Di sebuah kota kecil yang damai, hiduplah seorang pemuda bernama Arman. Arman adalah seseorang yang tidak terlalu memikirkan pendapat orang lain tentang dirinya. Ia sering kali dicap sombong dan tidak peduli oleh tetangganya. Namun, di balik sikapnya yang tampak acuh, tersembunyi kisah yang hanya sedikit orang mengetahuinya.
Arman bekerja sebagai seorang tukang kayu. Setiap hari, ia bekerja dengan tekun di bengkel kecil miliknya, membuat perabotan yang indah dan berkualitas. Namun, ia jarang berbicara dengan orang lain, lebih suka tenggelam dalam pekerjaannya. Tetangga-tetangganya menganggapnya aneh, dan rumor tentang dirinya pun menyebar.
"Dia itu sombong, merasa paling bisa," kata Bu Siti, tetangga sebelahnya, pada suatu sore kepada teman-temannya.
"Ya, benar.

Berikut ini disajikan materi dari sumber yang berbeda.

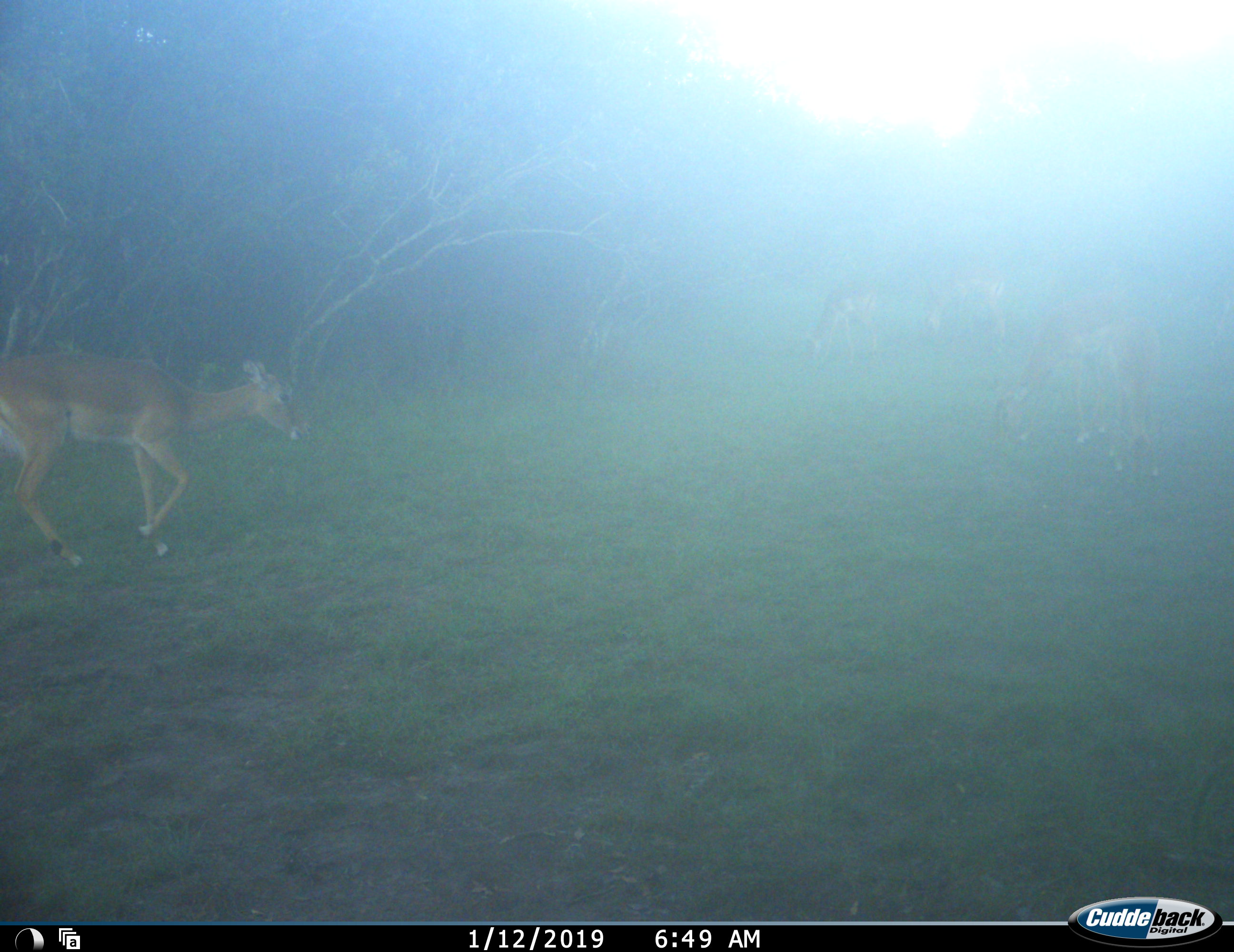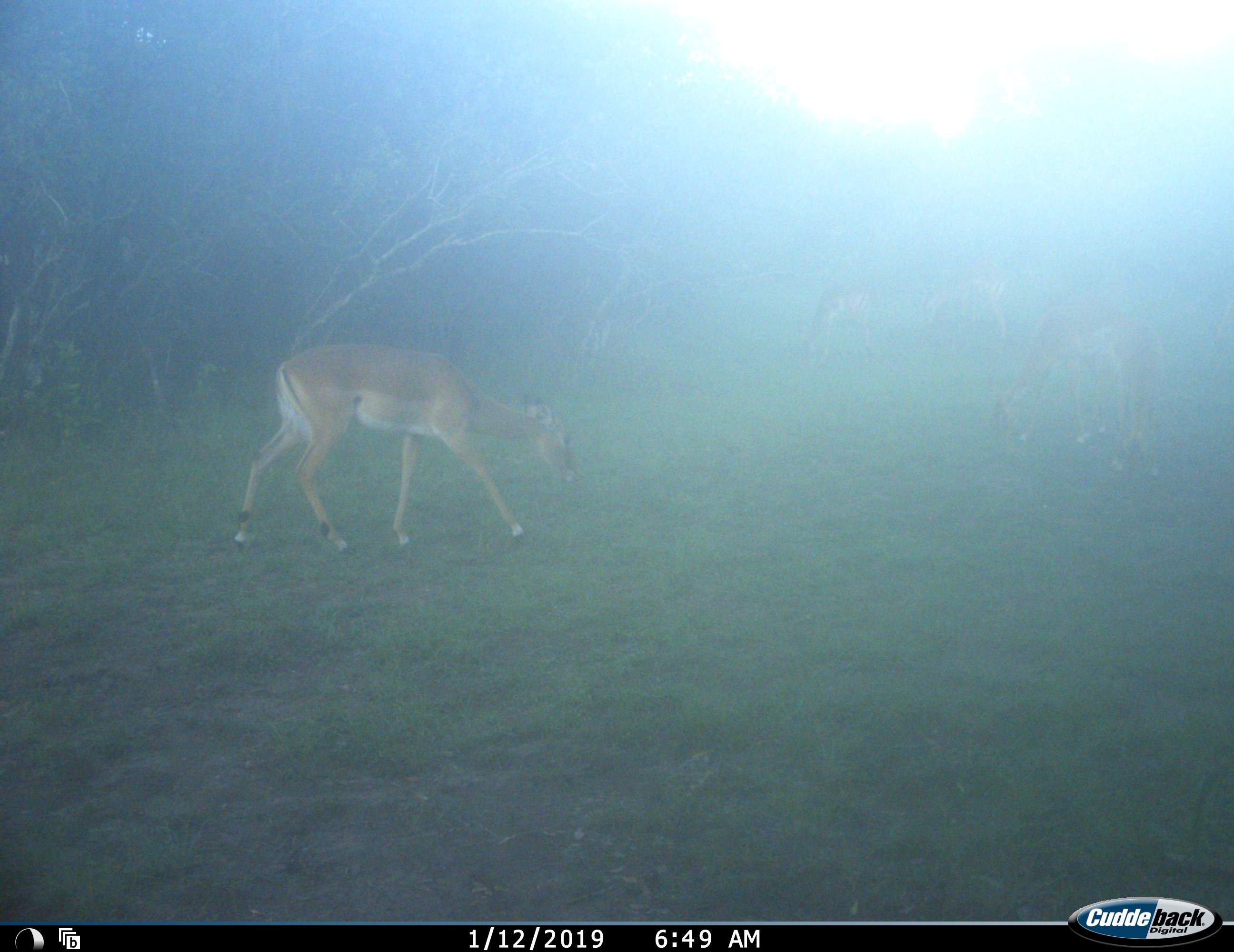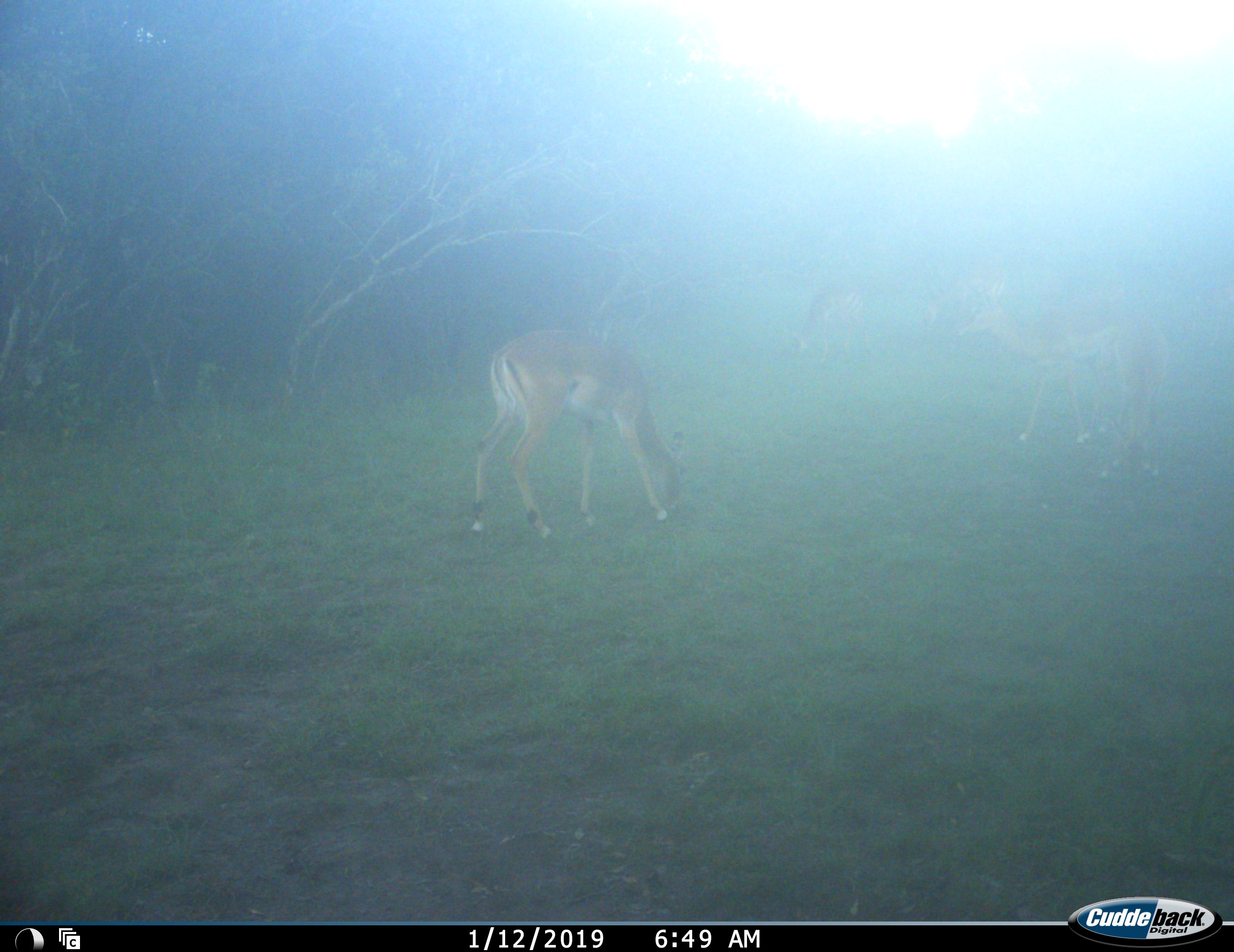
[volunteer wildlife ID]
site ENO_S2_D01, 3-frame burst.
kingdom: Animalia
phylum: Chordata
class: Mammalia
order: Artiodactyla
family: Bovidae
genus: Aepyceros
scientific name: Aepyceros melampus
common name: impala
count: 4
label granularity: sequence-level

Dia bahkan tidak mau menyapa kita," tambah Pak Budi, yang tinggal di seberang jalan.
Padahal, Arman bukanlah orang yang sombong. Ketidakpeduliannya terhadap pandangan orang lain sebenarnya adalah bentuk pelindung diri. Beberapa tahun yang lalu, ia kehilangan kedua orang tuanya dalam kecelakaan tragis. Sejak saat itu, ia merasa dunia menjadi tempat yang asing dan penuh kepalsuan. Arman memilih untuk menutup dirinya dari orang-orang di sekitarnya untuk menghindari rasa sakit yang lebih dalam.
Suatu hari, datanglah seorang gadis kecil bernama Rani ke bengkelnya. Rani adalah anak yatim piatu yang tinggal di panti asuhan dekat bengkel Arman. Ia sering melihat Arman bekerja dari kejauhan dan merasa penasaran.
"Kak Arman, apa yang sedang Kakak buat?" tanya Rani dengan mata berbinar.
Arman terkejut, karena sudah lama tidak ada yang berbicara padanya dengan cara sehangat itu. Ia tersenyum tipis dan menjawab, "Aku sedang membuat kursi, Rani. Mau melihat?"
Rani mengangguk antusias dan mendekat. Arman mengajarinya cara memahat kayu, dan Rani tampak sangat menikmati setiap momennya. Seiring berjalannya waktu, Rani sering datang ke bengkel Arman, membantu dan belajar banyak hal darinya. Kehadiran Rani perlahan mulai membuka hati Arman yang tertutup.
Tetangga-tetangga yang tadinya menganggap Arman sombong pun mulai melihat sisi lain dari dirinya. Mereka menyadari bahwa Arman adalah orang yang baik dan memiliki hati yang hangat. Ketidakpeduliannya terhadap pendapat orang lain ternyata adalah cara untuk melindungi dirinya dari luka masa lalu.
Suatu hari, saat Arman sedang berjalan di pasar, ia melihat Bu Siti dan Pak Budi. Dengan rasa ragu, ia menyapa mereka terlebih dahulu.